Raised by vivacious and uncompromising Irish American dad and mom in Massachusetts, Tracy O’Neill didn’t spend a lot time fascinated by her Korean start mom or the circumstances of her adoption till the COVID-19 pandemic made her out of the blue ponder whether the mom she by no means knew would possibly, in actual fact, be about to die alone. Her mom turned her “girl of curiosity,” and O’Neill’s hardboiled detective-style memoir particulars her journey via her personal private historical past—and ultimately to South Korea—to search out her.
Many memoirs provide a fastidiously rendered image of previous occasions, with a decent thematic focus. O’Neill is after one thing completely different with Lady of Curiosity. By selecting the tone of a noir, she inhabits a story house stuffed with macabre humor, plot twists and offbeat characters. Her sentences run to the jangling and unpredictable rhythms of the traditional detective story, with spare descriptions and snappy, deadpan dialogue: “So that you graduated?” a social employee who handles adoptions asks O’Neill. “Good for you. Loads of the youngsters don’t graduate.” The creator makes use of the style’s tropes—chapter titles embody “Go away No Witness,” “Purple Herring” and “A Stranger Involves City”—to recast the story of her life as a sort of meta-nonfiction: “I might confuse my life for experimental literature with potentialities of diffuse narrative views,” she writes, “nevertheless it nonetheless adhered to realism.”

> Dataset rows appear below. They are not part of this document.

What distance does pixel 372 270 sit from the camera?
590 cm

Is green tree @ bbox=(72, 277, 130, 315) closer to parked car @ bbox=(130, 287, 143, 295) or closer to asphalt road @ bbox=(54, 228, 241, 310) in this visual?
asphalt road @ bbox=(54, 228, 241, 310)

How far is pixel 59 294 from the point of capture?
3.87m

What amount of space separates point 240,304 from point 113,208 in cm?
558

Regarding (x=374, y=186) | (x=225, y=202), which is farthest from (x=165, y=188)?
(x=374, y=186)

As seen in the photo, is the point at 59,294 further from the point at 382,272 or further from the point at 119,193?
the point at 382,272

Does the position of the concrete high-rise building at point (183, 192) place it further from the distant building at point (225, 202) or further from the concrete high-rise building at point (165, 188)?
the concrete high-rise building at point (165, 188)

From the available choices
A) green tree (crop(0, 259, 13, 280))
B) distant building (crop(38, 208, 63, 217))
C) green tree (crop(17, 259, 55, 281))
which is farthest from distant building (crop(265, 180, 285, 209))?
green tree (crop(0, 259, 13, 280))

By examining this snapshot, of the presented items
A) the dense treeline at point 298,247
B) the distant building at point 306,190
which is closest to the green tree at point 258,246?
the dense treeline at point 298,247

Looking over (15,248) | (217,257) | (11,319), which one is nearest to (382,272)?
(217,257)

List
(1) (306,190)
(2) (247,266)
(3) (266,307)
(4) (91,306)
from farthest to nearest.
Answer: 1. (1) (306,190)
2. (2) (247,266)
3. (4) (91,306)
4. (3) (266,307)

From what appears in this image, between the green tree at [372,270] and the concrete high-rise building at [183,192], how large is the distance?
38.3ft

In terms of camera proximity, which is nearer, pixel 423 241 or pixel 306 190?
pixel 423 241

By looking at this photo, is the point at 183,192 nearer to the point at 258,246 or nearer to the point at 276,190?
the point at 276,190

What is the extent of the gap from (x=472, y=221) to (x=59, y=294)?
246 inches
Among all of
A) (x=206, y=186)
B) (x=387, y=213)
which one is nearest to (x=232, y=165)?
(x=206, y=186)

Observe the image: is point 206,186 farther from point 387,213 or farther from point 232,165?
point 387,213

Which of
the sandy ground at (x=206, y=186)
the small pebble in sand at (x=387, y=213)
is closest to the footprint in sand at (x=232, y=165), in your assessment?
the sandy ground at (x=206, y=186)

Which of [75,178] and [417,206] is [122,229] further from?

O’Neill’s journey is complicated, overwhelming and deeply human. It’s the story not solely of an adopted youngster dealing with the important questions of all adopted kids, but in addition, and extra universally, the story of a seek for residence. As such, the phrase “girl of curiosity” applies to O’Neill in addition to her mom. Via describing interactions along with her household, her mates, her beloved canine, Cowboy, and an earthy, semi-wild boyfriend whom she refers to as N., O’Neill studies on a quest that, whereas uniquely her personal when it comes to type and content material, can also be relatable to anybody who has ever regarded within the mirror and puzzled, “Who am I, actually? And who’re my folks?”